There were no other guests, either, except for Amanda, probably also sound asleep.
And me, sleepless, with jitters that would jump at anything.
One-two; another pair of clicks came, followed again by the third sound, the soft thud.
I grabbed my crutches from the other side of the bed, and levered myself to stand. Moving had set the stitched bullet wound in my left arm and the torn ligaments in my legs to throbbing. I waited until I’d steadied and hobbled to the window.
The resort was dark. The entire building had lost power. No one was awake to notice.
Except for me.
Click-click; the new sounds seemed slightly louder now. Again, they were followed by a strange soft thud. I started toward the door.
The fourth pair of fast clicks came when I was still only halfway across. Definitely louder, definitely closer.
By the time I got to the door and pressed my ear against it, I was sweating like a man standing under a hot August sun. Fifth and sixth sets of noises had come, increasingly louder.

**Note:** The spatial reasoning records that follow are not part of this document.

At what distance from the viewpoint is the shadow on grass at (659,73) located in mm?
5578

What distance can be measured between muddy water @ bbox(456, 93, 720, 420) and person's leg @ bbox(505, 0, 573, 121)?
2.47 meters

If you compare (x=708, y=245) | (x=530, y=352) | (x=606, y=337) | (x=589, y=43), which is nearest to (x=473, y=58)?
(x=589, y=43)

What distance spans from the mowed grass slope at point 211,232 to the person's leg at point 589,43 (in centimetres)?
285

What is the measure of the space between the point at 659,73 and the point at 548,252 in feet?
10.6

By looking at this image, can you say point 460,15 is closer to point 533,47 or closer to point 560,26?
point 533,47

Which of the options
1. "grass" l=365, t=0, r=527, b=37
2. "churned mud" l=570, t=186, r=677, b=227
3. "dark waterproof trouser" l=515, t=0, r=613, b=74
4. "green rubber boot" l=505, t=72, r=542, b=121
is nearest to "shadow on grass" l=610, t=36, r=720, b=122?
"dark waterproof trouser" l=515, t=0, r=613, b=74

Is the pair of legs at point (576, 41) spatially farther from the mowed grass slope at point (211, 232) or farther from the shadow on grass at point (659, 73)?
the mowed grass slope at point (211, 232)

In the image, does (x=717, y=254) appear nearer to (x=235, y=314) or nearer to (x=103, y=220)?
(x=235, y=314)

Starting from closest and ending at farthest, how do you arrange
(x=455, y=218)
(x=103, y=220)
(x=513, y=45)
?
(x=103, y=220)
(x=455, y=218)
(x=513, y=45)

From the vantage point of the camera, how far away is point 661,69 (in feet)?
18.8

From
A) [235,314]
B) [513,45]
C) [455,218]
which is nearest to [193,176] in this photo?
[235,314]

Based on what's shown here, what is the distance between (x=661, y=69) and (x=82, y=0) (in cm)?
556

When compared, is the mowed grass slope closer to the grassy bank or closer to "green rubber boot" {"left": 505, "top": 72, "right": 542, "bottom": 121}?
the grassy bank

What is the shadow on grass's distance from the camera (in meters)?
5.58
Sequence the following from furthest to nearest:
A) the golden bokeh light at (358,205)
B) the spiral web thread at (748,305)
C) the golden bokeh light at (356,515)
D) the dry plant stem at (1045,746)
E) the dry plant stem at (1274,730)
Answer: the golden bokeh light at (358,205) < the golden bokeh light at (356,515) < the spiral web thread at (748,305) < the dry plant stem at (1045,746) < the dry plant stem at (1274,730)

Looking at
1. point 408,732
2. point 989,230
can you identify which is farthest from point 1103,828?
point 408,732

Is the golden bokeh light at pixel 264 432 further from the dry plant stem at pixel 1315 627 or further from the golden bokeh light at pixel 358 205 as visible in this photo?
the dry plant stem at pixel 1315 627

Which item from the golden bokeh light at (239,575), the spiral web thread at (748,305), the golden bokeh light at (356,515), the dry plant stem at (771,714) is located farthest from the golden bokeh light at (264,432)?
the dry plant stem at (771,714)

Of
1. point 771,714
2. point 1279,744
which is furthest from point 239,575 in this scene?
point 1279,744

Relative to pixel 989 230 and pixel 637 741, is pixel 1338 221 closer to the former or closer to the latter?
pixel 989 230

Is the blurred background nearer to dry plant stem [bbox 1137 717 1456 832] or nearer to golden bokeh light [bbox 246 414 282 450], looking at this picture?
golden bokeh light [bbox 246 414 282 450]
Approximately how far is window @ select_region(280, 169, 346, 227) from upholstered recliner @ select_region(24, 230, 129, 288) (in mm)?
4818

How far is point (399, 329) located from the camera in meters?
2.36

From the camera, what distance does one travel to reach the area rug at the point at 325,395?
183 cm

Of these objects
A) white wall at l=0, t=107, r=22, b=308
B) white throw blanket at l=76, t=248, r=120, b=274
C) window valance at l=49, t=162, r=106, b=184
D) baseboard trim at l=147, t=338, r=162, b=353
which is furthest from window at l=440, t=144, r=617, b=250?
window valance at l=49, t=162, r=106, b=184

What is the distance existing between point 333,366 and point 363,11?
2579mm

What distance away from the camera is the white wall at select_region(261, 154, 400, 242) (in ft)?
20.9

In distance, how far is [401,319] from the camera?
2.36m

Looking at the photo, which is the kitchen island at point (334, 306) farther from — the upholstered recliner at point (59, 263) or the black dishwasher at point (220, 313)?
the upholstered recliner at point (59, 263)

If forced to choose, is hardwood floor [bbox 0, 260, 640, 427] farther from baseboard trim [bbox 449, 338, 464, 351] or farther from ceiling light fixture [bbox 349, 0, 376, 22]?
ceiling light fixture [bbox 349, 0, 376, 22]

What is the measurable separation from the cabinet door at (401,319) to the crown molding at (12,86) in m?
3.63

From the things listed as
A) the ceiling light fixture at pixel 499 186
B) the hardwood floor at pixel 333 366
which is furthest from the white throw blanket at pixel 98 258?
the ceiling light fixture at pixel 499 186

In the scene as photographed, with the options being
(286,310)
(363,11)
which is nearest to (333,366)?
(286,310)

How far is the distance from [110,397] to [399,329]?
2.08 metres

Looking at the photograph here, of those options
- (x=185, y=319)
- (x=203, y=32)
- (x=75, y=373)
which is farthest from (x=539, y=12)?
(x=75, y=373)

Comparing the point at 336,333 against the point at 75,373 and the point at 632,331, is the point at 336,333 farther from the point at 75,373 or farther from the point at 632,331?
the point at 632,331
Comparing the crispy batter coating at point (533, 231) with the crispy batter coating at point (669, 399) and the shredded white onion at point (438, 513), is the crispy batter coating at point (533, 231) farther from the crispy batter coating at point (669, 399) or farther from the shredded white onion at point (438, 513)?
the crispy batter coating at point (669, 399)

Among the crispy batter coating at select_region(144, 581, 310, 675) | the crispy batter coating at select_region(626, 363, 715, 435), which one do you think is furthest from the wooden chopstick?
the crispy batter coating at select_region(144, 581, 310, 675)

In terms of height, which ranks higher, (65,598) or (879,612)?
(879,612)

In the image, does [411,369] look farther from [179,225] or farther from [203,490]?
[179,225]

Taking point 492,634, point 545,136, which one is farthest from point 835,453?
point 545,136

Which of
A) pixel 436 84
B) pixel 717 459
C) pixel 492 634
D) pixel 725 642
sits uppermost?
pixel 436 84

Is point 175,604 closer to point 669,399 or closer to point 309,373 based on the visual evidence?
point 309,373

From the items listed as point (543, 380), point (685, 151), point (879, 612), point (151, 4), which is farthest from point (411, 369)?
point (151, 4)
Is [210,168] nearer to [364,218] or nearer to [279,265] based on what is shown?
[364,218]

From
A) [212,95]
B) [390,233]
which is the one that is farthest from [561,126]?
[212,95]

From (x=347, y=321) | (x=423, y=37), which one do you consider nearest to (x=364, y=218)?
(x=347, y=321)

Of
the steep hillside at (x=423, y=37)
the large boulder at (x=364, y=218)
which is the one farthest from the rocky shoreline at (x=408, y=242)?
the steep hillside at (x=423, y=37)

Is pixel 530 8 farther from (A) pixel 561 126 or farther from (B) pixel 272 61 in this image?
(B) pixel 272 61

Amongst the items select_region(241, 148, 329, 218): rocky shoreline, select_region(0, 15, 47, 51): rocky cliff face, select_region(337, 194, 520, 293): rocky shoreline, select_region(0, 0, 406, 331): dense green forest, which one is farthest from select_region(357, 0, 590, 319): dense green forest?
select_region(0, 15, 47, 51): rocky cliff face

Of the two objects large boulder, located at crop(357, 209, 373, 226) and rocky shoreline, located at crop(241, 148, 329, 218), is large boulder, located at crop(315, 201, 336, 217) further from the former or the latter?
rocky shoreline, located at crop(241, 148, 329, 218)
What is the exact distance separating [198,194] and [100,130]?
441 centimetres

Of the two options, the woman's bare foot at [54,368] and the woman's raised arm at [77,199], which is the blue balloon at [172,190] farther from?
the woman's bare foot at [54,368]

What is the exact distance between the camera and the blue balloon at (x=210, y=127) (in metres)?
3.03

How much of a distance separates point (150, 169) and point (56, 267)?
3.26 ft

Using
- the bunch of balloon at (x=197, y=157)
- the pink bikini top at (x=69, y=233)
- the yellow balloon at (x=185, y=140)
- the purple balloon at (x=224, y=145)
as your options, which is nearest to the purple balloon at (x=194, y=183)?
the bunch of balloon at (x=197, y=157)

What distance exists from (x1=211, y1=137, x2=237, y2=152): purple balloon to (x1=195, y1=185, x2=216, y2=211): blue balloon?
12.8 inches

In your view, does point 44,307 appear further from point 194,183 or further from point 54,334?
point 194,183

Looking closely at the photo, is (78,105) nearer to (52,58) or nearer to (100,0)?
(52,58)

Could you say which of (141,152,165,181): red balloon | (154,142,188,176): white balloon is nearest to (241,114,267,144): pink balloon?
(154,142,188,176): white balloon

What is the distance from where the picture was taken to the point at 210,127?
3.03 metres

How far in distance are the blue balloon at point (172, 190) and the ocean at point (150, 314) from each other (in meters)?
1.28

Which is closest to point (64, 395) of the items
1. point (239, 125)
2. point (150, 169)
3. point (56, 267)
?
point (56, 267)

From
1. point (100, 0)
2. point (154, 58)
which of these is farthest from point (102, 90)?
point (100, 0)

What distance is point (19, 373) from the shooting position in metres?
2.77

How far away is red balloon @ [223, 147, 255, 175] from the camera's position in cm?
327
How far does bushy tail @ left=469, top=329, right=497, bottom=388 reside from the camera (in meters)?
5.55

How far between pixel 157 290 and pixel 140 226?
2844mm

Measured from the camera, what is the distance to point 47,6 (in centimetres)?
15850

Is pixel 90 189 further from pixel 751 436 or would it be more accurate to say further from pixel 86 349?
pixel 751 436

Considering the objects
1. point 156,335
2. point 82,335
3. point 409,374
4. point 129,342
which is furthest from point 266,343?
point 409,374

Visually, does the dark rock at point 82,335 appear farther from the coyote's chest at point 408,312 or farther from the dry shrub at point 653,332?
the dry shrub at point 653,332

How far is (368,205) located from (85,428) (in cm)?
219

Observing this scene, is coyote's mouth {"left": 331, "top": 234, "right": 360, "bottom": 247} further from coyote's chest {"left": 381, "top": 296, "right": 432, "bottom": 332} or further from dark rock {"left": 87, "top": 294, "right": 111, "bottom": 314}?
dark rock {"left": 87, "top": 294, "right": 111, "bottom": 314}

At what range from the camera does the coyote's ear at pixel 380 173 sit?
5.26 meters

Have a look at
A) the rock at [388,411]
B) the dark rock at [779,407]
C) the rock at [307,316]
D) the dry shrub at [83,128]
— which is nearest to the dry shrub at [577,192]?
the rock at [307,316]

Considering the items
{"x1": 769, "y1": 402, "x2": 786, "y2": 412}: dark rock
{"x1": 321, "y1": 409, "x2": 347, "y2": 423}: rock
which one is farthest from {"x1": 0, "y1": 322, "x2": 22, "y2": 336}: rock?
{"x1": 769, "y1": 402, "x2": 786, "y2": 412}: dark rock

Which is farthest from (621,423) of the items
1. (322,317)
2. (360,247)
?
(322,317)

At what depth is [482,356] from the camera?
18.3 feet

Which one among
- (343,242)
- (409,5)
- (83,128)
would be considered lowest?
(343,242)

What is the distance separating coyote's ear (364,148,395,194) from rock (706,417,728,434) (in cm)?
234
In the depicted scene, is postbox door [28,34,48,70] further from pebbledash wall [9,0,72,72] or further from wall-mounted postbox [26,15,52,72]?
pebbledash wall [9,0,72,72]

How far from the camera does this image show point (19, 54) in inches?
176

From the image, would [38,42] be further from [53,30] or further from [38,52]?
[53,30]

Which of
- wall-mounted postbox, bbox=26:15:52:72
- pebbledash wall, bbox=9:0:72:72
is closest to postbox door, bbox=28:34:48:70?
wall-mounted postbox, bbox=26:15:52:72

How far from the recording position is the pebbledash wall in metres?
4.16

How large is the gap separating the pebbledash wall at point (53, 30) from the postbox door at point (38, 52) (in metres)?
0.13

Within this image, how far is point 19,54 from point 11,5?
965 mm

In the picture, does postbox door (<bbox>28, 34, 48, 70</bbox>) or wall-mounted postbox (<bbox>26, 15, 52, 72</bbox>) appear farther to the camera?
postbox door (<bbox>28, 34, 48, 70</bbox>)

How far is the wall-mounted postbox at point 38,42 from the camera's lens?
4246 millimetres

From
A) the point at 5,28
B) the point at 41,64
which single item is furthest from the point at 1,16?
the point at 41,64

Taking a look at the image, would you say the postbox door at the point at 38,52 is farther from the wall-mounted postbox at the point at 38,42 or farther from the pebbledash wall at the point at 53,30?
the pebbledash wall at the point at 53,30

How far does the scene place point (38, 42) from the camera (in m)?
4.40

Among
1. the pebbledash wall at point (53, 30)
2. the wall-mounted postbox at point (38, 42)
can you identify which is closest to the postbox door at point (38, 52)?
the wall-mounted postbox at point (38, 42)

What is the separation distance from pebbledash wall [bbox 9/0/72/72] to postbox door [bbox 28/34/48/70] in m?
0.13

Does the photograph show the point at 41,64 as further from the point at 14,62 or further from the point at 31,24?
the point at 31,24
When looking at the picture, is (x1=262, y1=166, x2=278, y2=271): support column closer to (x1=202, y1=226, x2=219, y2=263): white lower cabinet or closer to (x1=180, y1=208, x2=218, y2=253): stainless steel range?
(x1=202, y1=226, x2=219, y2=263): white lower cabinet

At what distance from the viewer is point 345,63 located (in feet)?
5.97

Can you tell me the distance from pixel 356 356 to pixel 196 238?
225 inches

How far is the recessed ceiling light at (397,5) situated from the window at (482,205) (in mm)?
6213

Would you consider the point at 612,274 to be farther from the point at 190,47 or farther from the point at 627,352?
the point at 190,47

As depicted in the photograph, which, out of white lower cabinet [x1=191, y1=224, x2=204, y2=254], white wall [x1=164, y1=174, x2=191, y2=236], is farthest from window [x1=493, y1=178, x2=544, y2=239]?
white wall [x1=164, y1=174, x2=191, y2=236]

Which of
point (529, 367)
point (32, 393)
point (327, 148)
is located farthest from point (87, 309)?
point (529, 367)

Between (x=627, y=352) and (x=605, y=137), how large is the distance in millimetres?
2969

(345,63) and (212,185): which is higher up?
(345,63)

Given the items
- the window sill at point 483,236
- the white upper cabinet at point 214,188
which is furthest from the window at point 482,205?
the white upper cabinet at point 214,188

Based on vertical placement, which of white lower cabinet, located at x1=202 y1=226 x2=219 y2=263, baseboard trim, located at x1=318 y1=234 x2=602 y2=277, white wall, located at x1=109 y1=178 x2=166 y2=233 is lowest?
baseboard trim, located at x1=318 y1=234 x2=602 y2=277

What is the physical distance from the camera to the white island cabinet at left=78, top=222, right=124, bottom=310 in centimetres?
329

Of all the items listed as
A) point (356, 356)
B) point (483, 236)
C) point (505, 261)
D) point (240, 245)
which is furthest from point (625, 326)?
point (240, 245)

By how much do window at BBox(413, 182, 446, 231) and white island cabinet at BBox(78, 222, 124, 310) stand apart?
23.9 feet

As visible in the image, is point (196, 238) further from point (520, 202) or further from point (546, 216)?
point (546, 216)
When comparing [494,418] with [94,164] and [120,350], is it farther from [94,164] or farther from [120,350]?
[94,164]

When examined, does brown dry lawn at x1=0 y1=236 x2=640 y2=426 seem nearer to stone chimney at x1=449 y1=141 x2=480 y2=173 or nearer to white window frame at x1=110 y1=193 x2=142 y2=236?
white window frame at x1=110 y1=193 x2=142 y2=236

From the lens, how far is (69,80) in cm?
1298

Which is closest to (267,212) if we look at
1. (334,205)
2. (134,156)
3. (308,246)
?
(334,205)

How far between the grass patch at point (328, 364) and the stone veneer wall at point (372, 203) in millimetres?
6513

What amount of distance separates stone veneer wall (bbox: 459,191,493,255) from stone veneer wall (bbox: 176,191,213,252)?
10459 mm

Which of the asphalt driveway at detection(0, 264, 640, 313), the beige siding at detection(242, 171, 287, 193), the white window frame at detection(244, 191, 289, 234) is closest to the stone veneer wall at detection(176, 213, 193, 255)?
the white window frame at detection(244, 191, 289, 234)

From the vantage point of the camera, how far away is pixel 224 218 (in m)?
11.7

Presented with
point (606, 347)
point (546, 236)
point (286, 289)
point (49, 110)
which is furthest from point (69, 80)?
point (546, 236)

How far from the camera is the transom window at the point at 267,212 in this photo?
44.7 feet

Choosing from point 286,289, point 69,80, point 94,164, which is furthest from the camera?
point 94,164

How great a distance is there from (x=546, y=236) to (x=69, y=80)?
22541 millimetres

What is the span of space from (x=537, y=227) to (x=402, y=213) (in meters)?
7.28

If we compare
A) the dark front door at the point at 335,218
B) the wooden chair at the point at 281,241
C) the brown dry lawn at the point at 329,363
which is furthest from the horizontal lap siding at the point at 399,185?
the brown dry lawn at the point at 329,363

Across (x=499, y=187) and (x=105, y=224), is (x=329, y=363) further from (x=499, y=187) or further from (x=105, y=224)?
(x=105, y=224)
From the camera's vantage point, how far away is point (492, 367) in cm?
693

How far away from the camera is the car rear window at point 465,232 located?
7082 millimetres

By now I’d recognized them for what they were: doors were being unlocked with one of the big, square-cut metal keys. The first click was the sound of the lock bolt retracting, the second the sound of the bolt snapping forward after the door was opened. The soft thud following each delay was the sound of the door being gently closed.
Rooms were being searched.
‘Damned dumb, bored kids, looking for booze,’ the resort manager had called the intruders who’d broken in.
Damned dumb, bored kids didn’t search an empty resort, room by room, looking for booze.
I pressed my eye to the magnified peep-hole. A light flashed for an instant, out in the hall. Tiny prickles shot across my scalp as I understood. Someone was using a pencil beam flashlight to quickly scan the rooms.
A new pair of clicks came loud. And, after only a second, the thud.
He’d spotted my Jeep parked in the lot, broken in for food, and for sanctuary. Until everyone was asleep.
The next clicks came loudest of all. I could hear him through the wall. He’d opened the room next door. Too soon, the soft thud came. He’d closed the door.
I could hear him breathe, out in the hall.
I pressed against the wall, steadying, seeing the faint low shape of the bed – my unmade bed. In an instant’s flash of his light, he’d know I was there.
Metal scratched on my door. He’d slipped the master key into my lock.
I leaned one crutch against the wall, pressed back to brace myself, and raised the other crutch like a bat.
First click; the bolt retracted.
Second click; the bolt sprung back out. The door was opening.
His breathing was heavy, labored, not two feet from my face.
The pencil beam of light moved unsteadily, low across the carpet toward the bed.
The beam halted. He sucked in air. His flashlight had found my shoes, next to the bed.
The floor creaked as he stepped softly into the room.